What the above systematic review does not address is the long-term management of VTE, which may require different consideration in the IBD population. Up to three-quarters of IBD patients presenting with VTE do not have any identifiable provoking factors.2, 6 Among those with unprovoked VTE, as many as a third will have a recurrent VTE event within 5 years, which reflects a 2.5-fold higher risk of recurrence compared to non-IBD patients following an initial VTE.6 In the general population, an initial unprovoked VTE prompts investigation for an underlying hypercoagulable state. In the absence of such conditions, anticoagulation is continued for at least 3 months, and long-term treatment is considered on an individual basis weighing the risk/benefit ratio.12 In the IBD population, the optimal duration of anticoagulation for unprovoked VTE is unknown. Between 55%–80% of IBD patients have active disease at the time of first VTE.2–4, 13 Furthermore, a recent population-based study from the U.K. showed that IBD patients were at highest risk of VTE relative to non-IBD patients during acute, moderate/severe flares of their disease and especially in the ambulatory setting when this relative risk was nearly 16-fold.14 In the same study, in a same given individual, the risk of VTE was 9-fold higher during acute flares relative to periods of remission.14 These cumulative data provide supporting evidence for the role of underlying active IBD as a precipitating factor for VTE. Thus, it would be reasonable to consider continuing anticoagulation for VTE in a patient with active IBD until clinical remission is achieved. It is not clear whether these patients would benefit from prophylactic or treatment doses of anticoagulation during future IBD flares, and such decisions should be considered on a case-by-case basis, ideally under consultation with a hematologist or thrombosis clinic. For IBD patients with unprovoked VTE while in clinical remission, the optimal duration of anticoagulation is unclear and is also usually addressed on an individual basis.

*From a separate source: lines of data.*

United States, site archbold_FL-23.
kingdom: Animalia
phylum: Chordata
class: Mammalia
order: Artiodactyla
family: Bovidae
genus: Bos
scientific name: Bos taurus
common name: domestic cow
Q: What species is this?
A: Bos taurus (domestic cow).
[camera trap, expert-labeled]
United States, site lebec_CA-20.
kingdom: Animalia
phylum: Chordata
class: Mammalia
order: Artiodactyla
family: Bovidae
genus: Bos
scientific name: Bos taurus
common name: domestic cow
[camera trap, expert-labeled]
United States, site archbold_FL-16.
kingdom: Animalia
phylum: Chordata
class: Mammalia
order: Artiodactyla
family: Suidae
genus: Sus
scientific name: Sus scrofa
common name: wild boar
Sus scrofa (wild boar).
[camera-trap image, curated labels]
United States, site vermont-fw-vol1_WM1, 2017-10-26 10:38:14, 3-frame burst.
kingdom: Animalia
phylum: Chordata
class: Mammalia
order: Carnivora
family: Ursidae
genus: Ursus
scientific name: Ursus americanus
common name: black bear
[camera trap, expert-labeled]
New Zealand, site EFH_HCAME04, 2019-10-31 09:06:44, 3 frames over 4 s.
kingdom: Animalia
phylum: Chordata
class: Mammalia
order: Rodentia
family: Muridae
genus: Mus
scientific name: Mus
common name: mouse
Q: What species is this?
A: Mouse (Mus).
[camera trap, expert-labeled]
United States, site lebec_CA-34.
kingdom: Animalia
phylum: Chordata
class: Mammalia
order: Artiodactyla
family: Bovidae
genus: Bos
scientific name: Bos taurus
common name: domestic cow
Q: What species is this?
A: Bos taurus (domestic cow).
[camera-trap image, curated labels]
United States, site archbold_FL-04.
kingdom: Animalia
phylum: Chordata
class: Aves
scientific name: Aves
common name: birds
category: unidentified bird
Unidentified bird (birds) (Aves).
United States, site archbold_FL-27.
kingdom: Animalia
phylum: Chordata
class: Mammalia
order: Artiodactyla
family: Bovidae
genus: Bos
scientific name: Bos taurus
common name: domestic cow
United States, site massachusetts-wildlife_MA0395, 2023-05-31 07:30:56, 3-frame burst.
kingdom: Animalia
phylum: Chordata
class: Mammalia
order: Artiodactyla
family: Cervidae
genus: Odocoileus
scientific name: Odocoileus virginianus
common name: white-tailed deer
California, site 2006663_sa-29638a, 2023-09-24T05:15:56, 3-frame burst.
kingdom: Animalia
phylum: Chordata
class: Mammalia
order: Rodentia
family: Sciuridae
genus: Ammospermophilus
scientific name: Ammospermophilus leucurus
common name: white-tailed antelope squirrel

Although VTE is a well-established complication of IBD that is associated with high mortality, there is a paucity of clinical studies to drive evidence-based guidelines on how to optimally manage this condition in the IBD population. Treating physicians consequently adapt treatment paradigms developed for the general population and, in doing so, make assumptions regarding similar risk of hemorrhagic complications. This systematic review by Tabibian and Streiff does not definitively establish the safety of CDT in the IBD population. However, the data do support that IBD is not a contraindication for CDT and that the treatment modality is a viable option in appropriately selected IBD patients. The long-term management of VTE in the IBD population remains poorly addressed. Larger multicenter retrospective and prospective studies are needed to conduct a comparative assessment of the relative efficacy and safety of various treatment strategies with anticoagulation to optimize VTE-related long-term outcomes.